Project description:Stringent response mediated by modified guanosine nucleotides is conserved across bacteria and is regulated through the Rel/Spo functions. In Escherichia coli, RelA and SpoT proteins synthesize the modified nucleotides ppGpp and pppGpp, together referred to as (p)ppGpp. SpoT is also the primary (p)ppGpp hydrolase. In this study, using hypomorphic relA alleles, we provide experimental evidence for SpoT-mediated negative regulation of the amplification of RelA-dependent stringent response. We investigated the kinetics of ppGpp degradation in cells recovering from stringent response in the complete absence of SpoT function. We found that, although greatly diminished, there was slow ppGpp degradation and growth resumption after a lag period, concomitant with decrease in ppGpp pool.
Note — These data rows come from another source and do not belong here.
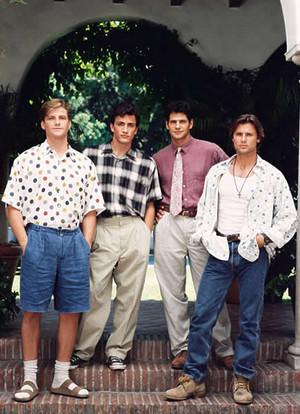 Matt, Billy, Michael and Jake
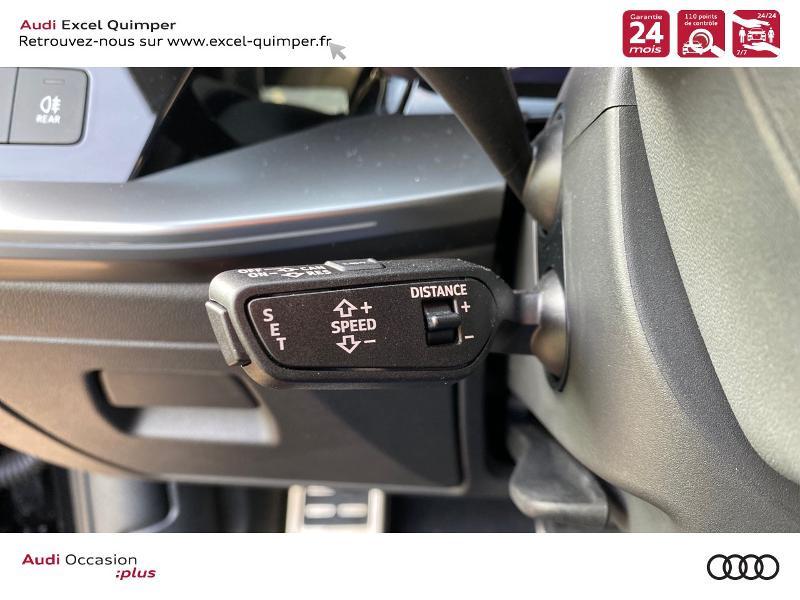 Photo 13 de l'offre de AUDI A3 Sportback 35 TDI 150ch S line S tronic 7 à 43690€ chez Excel automobiles - Audi Quimper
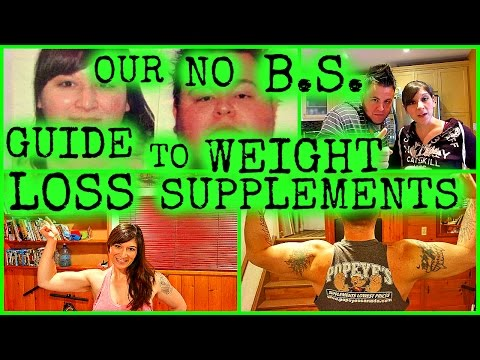 OUR COMPLETE NO B.S. GUIDE TO WEIGHT LOSS SUPPLEMENTS!!!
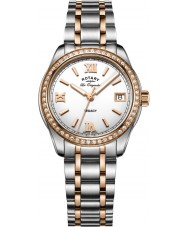 Rotary LB90175-01 Ladies Timepieces Legacy Two Tone Steel Bracelet Watch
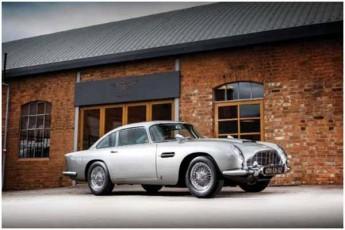 jeims-bondis-Aston-Martin-i-auqcionze-64-milionad-gaiyida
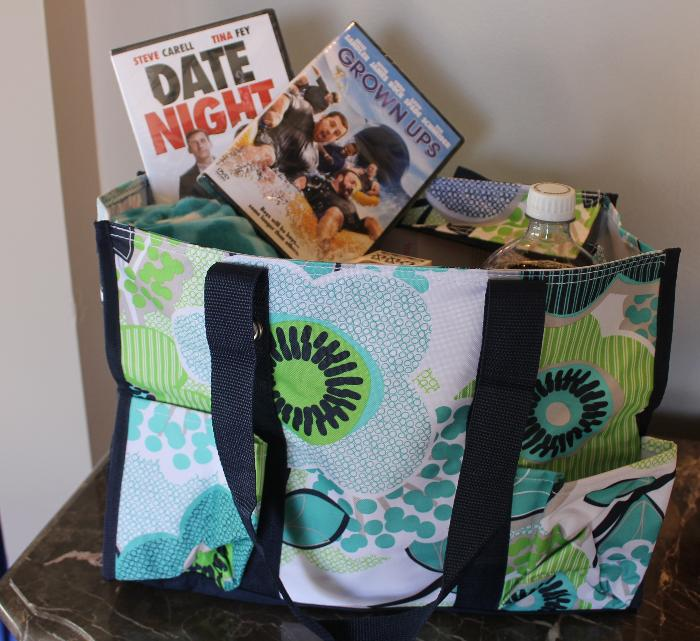 Family Movie Night Gift Bag Up For Bids At My Happy Place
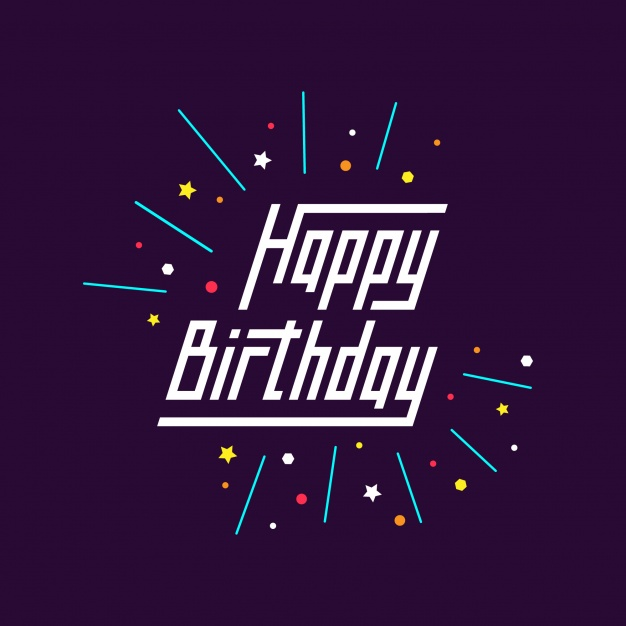 birthday logo design ; happy-birthday-background_1408-25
We present evidence for reduction in the ppGpp degradation rate following an increase in pppGpp pool, during recovery from stringent response. From a genetic screen, the nudix hydrolases MutT and NudG were identified as over-expression suppressors of the growth defect of ?spoT and ?spoT ?gppA strains. The effect of over-expression of these hydrolases on the stringent response to amino acid starvation and basal (p)ppGpp pool was studied. Over-expression of each hydrolase reduced the strength of the stringent response to amino acid starvation, and additionally, perturbed the ratio of ppGpp to pppGpp in strains with reduced SpoT hydrolase activity. In these strains that do not accumulate pppGpp during amino acid starvation, the expression of NudG or MutT supported pppGpp accumulation. This lends support to the idea that a reduction in the SpoT hydrolase activity is sufficient to cause the loss of pppGpp accumulation and therefore the phenomenon is independent of hydrolases that target pppGpp, such as GppA.